Bloc de texte:
=======
Lorsqu’elle ne court pas de dossier en dossier et tombe pour un – court – instant son costume de managing partner d’Hogan Lovells Paris, Xenia Legendre chante. Membre de la chorale d’une église orthodoxe russe, elle est d’ailleurs aujourd’hui parfois amenée à la diriger. Difficile, lorsqu’elle parle avec enthousiasme de recherche d’accord et d’harmonie et de la nécessité de se mettre au diapason quoi qu’il en coûte, de ne pas faire le lien avec sa carrière et sa fonction. Car, là aussi, toutes les voix doivent se fondre pour ne faire qu’une. Xenia Legendre y veille avec la même volonté farouche que celle dont elle fait preuve au sein du bureau qu’elle chapeaute. « Le chant choral, c’est aussi un travail d’équipe » sourit celle qui, dès sa jeunesse, faisait déjà preuve d’une détermination sans faille.
=======
Votre tâche: Selon le texte, de quelle chorale Xenia Legendre est-elle membre ? Les entrées n'ont aucun lien avec le texte.

Entrées de données
=======
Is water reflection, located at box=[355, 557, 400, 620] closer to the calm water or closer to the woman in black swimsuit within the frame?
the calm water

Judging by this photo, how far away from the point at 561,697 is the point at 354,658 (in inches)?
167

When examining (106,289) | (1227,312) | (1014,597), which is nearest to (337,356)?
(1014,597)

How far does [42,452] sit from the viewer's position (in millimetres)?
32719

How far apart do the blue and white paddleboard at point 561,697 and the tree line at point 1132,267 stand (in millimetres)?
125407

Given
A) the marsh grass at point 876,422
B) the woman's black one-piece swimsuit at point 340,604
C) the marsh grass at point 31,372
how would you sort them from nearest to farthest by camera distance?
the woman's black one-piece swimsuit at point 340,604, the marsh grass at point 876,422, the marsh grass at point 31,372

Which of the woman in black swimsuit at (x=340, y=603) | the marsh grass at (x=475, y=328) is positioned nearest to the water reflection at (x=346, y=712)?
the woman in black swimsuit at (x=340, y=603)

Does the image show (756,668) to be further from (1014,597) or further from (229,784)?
=======
Réponse finale: De la chorale d'une église orthodoxe russe.